For a long time, the Korean government has been conducting various studies on the development of related technologies and industry upbringing to improve energy efficiency. Various technologies have been developed to help rational interaction between power generation and consumption, and efforts are being made to study ways to conserve energy for efficient power generation. This is because most of the energy sources depend on imports, with 97% dependence on energy imports [21]. Therefore, to reduce high energy consumption, it is important to identify the cause of power waste and find out improvement measures and practice them. HEMS, one of the products utilizing smart grid technology, can provide real-time information of electricity prices to the existing power grid, and can help to control power consumption by itself. Therefore, when these characteristics are utilized, it is a product that can solve the inefficiency problem of power supply and demand [22].

When we look at the power supply and demand systems, we have found that they have a stable feedback structure. However, in the electric power market, it was found that the problem occurred due to the delay of information on the electricity rate. To overcome these problems, the introduction of HEMS is needed and the causal relationship with the effects of HEMS on the whole system, is shown in (Figure 4).

As a result of the above-mentioned causal relationship between electricity demand and demand, the management of demand for electric power was unstable due to mutual imbalances caused by the delay in delivery of the electric charge information to consumers. However, the introduction of the HEMS expressed in the B3 loop made it possible to transmit real-time information, so that demand could be adjusted simultaneously with the recognition of the electricity bill. In other words, based on the result of collecting real-time electric power usage information derived through HEMS, it is possible to provide a condition for the consumer to perform active demand management on their own. Based on the electric power demand data collected by HEMS, Korea Electric Power Corporation (KEPCO) can adjust the supply amount by reducing the error of power demand prediction. In addition, it is possible to stabilize the power supply and supply by balancing the power generation and demand through adjusting the peak load ratio to secure the power reserve ratio. Based on the effects of HEMS, we can see a new causal relationship that can solve the existing power supply and demand problems.

5. Conclusions

In this study, the effects of HEMS using smart grid technology on power supply and demand were analyzed using system dynamics. The results of the study are summarized as follows.

First, we found that electricity demand is not stable because electricity bill information is not transmitted to electric power users immediately. This problem can be overcome through the introduction of HEMS, which informs the amount of electric power usage information and electric charges in real-time through the causal loop.

Second, in terms of power supply, we examined the ability to reduce the supply−demand error by determining the amount of power generation using the electricity demand data collected through HEMS. In addition, we looked at the positive aspects of saving unnecessary costs by preventing additional installation of unnecessary power facilities.

Since HEMS can inform consumers of the electricity bill information in real-time, the consumers themselves can control their power demand effectively.

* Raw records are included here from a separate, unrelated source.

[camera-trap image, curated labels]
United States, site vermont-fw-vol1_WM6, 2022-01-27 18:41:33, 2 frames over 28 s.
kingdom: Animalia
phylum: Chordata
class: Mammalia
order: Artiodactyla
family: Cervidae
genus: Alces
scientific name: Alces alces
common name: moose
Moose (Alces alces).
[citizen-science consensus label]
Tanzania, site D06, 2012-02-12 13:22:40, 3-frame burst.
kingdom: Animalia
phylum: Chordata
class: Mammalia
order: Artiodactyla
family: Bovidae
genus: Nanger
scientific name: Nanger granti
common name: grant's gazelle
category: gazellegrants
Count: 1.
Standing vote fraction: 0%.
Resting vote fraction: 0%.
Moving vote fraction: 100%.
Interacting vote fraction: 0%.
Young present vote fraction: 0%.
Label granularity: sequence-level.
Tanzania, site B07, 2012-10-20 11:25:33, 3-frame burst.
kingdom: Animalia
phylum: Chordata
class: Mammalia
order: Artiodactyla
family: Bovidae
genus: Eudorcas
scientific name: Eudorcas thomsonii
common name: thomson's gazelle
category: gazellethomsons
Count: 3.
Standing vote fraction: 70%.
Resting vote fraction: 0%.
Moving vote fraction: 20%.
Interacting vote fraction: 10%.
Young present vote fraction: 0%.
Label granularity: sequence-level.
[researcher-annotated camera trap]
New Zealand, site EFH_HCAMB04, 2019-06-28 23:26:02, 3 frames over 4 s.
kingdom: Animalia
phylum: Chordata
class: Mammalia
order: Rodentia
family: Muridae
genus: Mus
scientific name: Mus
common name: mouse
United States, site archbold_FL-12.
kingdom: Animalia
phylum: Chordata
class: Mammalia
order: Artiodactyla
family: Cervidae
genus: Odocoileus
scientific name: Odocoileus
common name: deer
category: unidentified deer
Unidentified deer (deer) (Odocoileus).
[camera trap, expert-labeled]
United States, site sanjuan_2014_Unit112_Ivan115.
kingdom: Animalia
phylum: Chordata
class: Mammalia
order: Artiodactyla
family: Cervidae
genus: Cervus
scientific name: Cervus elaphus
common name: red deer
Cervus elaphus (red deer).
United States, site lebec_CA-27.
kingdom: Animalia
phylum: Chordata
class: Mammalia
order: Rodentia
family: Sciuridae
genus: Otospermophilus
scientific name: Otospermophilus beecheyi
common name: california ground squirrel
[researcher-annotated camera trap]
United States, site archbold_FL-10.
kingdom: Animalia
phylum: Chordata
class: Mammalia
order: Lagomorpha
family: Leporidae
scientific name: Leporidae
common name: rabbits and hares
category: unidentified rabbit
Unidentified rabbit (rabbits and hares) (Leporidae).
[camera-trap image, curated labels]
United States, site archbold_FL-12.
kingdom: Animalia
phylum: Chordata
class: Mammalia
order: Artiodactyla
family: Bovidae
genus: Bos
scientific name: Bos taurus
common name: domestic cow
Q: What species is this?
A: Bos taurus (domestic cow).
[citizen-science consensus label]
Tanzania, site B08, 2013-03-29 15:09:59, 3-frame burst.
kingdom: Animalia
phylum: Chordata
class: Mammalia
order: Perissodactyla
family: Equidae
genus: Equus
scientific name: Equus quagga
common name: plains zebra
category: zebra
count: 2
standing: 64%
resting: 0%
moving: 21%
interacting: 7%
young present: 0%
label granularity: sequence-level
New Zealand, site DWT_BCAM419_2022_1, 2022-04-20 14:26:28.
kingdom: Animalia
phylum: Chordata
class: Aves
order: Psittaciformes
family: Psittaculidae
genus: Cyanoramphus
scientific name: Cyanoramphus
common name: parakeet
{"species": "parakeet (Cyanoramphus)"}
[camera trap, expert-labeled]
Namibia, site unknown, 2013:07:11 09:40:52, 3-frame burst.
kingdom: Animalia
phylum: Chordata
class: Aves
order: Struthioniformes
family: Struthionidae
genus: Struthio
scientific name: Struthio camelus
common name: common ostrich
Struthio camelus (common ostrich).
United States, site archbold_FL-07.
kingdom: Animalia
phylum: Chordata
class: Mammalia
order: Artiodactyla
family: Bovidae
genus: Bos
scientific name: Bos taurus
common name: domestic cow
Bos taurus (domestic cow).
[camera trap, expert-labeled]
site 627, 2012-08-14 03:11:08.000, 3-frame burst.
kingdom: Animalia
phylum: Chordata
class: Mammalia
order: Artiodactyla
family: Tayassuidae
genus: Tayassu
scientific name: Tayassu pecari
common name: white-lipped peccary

In addition, by introducing HEMS, KEPCO can reduce the error of power generation based on real-time data on power demand and reduce unnecessary power installation costs.

As a conclusion, HEMS has proven to be a useful system for both power producers and consumers. HEMS with these advantages, is made possible because it enables real-time sharing of information using smart grid technology. Therefore, in order for HEMS to be successful, many consumers should adopt and use the system, and KEPCO needs to share their proprietary power usage information with consumers. In other words, open thinking with an open innovation-level information sharing system is needed, rather than owning proprietary information [23,24,25,26,27,28].